0

I've adopted the code from this stackoverflow.com link, How can I download music files from websites using #Python, to work with Starcraft2 sounds from this following website: https://nuclearlaunchdetected.com/. When I execute the code, all the files turn out to be 360bytes and corrupt. But when downloading the files manually, they are fine. Here is the code I'm working with currently. Any help would be appreciated!

import requests
from bs4 import BeautifulSoup
import os

headers = {
    "User-Agent": "Mozilla/5.0 (X11; Ubuntu; Linux x86_64; rv:91.0) Gecko/20100101 Firefox/91.0"
}

url = 'https://nuclearlaunchdetected.com/'
response = requests.get(url, verify=False)
soup = BeautifulSoup(response.text, 'html.parser')
links = soup.find_all('a')
download_dir = 'C:/Users/SC2 Sounds/'
counter = 0


for link in links:
    if link['href'].endswith('.mp3'):
        file_url = url + '/' + link['href']
        file_name = os.path.basename(file_url)
        print('Downloading:', file_name)
        with open(download_dir + file_name, 'wb') as f:
            f.write(requests.get(file_url, headers=headers).content)

(A block of data)
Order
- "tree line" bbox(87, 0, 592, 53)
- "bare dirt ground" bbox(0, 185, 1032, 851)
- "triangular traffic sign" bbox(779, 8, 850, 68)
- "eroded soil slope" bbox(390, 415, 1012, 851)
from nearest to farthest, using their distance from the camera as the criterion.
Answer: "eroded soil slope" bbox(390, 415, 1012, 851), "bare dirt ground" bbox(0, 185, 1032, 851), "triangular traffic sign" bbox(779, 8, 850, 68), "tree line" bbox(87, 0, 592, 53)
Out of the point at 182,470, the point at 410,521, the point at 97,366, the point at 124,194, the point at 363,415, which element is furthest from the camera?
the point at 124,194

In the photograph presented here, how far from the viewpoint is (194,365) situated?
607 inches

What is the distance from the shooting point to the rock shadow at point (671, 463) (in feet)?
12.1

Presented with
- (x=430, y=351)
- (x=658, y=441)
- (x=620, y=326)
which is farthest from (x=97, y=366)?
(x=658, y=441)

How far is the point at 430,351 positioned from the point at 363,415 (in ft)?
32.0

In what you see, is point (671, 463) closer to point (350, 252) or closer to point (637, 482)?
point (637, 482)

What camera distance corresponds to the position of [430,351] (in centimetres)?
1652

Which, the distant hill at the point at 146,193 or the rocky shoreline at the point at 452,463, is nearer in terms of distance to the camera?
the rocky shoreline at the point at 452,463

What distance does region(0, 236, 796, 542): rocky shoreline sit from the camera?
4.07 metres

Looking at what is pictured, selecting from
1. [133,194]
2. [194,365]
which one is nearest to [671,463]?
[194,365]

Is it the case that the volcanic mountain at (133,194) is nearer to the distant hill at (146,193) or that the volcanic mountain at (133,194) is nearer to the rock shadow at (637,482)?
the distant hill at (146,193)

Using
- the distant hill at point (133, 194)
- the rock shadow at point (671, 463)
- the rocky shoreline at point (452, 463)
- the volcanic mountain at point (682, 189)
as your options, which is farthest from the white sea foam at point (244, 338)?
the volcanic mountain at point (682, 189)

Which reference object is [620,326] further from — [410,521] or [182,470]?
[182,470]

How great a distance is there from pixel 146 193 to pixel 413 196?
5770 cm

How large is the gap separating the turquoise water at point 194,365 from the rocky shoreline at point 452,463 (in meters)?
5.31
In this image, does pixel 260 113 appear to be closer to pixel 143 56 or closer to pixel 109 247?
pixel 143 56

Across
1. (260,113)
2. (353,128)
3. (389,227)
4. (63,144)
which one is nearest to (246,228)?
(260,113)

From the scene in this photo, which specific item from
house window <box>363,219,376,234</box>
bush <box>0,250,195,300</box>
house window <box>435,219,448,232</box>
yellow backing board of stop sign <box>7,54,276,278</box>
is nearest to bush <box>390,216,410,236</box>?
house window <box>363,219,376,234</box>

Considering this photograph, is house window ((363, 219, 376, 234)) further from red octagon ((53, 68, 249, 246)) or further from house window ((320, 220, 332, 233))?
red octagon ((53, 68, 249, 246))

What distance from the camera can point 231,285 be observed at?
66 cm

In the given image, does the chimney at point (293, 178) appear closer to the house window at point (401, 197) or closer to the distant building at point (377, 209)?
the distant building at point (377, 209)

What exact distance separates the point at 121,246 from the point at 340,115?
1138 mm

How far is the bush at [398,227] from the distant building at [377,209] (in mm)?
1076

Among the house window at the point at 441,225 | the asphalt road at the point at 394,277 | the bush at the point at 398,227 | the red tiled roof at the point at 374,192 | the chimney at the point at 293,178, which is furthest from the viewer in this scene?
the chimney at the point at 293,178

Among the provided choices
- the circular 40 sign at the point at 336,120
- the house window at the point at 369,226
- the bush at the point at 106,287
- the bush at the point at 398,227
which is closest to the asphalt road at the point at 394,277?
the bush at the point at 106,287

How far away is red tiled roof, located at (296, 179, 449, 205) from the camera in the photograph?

:: Given task A ::
In the forum post, what size are the files when the code downloads them?
:: Given task B ::
Collect every line of the listing that contains the word "closer".

:: Worked solution A ::
They are 360 bytes each, and they are corrupt.

:: Worked solution B ::
In what you see, is point (671, 463) closer to point (350, 252) or closer to point (637, 482)?
In this image, does pixel 260 113 appear to be closer to pixel 143 56 or closer to pixel 109 247?
In the given image, does the chimney at point (293, 178) appear closer to the house window at point (401, 197) or closer to the distant building at point (377, 209)?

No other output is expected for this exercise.